[Spatial relation data]

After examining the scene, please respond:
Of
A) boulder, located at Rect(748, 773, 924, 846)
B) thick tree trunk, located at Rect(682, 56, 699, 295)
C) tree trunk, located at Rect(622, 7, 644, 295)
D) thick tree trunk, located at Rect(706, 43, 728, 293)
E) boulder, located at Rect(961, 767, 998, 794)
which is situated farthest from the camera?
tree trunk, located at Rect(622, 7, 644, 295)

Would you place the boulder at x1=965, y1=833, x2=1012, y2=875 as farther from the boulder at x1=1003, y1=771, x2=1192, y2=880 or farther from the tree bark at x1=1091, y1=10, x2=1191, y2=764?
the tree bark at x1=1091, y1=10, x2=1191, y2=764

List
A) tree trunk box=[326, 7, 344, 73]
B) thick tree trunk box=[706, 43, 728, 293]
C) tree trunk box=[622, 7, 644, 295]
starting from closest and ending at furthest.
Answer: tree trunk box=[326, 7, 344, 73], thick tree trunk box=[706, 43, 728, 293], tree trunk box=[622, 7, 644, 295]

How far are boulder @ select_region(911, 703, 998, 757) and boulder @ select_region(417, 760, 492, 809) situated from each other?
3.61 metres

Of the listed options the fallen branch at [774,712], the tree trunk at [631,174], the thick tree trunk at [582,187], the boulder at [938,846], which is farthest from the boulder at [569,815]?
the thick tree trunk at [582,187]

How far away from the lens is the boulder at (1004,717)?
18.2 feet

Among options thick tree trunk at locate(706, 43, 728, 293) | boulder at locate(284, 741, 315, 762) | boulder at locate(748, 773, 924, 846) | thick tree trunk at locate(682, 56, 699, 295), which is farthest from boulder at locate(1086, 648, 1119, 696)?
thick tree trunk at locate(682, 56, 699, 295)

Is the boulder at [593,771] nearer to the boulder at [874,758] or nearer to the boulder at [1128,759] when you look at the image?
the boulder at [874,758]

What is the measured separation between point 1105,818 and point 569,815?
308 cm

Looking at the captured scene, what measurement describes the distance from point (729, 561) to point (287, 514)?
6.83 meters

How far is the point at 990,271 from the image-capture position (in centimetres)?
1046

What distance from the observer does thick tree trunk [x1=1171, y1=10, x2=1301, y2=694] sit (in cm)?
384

▶ WHAT YOU ARE ASKED TO DO: Could you transcribe the records in full, exactly?

▶ THE COMPLETED TASK:
After examining the scene, please respond:
Of
A) boulder, located at Rect(748, 773, 924, 846)
B) thick tree trunk, located at Rect(682, 56, 699, 295)
C) tree trunk, located at Rect(622, 7, 644, 295)
D) thick tree trunk, located at Rect(706, 43, 728, 293)
E) boulder, located at Rect(961, 767, 998, 794)
which is situated farthest from the camera?
tree trunk, located at Rect(622, 7, 644, 295)

Would you place the boulder at x1=965, y1=833, x2=1012, y2=875 as farther from the boulder at x1=1003, y1=771, x2=1192, y2=880 or farther from the tree bark at x1=1091, y1=10, x2=1191, y2=764?
the tree bark at x1=1091, y1=10, x2=1191, y2=764

List
A) tree trunk box=[326, 7, 344, 73]
B) thick tree trunk box=[706, 43, 728, 293]
C) tree trunk box=[622, 7, 644, 295]
starting from closest and ending at furthest.
Answer: tree trunk box=[326, 7, 344, 73], thick tree trunk box=[706, 43, 728, 293], tree trunk box=[622, 7, 644, 295]

How far are boulder @ select_region(911, 703, 998, 757) and boulder @ select_region(417, 760, 492, 809) situated from each other?
3.61 metres

Of the listed options the fallen branch at [774,712], the tree trunk at [631,174], the thick tree trunk at [582,187], the boulder at [938,846], which is farthest from the boulder at [569,815]?
the thick tree trunk at [582,187]

How far away from the lens is the boulder at (1004,717)?
18.2 feet

Among options thick tree trunk at locate(706, 43, 728, 293) | boulder at locate(284, 741, 315, 762) | boulder at locate(748, 773, 924, 846) | thick tree trunk at locate(682, 56, 699, 295), which is farthest from boulder at locate(1086, 648, 1119, 696)?
thick tree trunk at locate(682, 56, 699, 295)

Is the boulder at [593,771] nearer to the boulder at [874,758] or nearer to the boulder at [1128,759] when you look at the image?
the boulder at [874,758]

What is the measured separation between point 1105,818 and point 569,815?
308 cm

Looking at the captured scene, what measurement describes the distance from point (729, 561) to point (287, 514)?
6.83 meters

How far is the point at 990,271 from the image-capture position (in centimetres)?
1046

What distance from the observer does thick tree trunk [x1=1171, y1=10, x2=1301, y2=694] sit (in cm)?
384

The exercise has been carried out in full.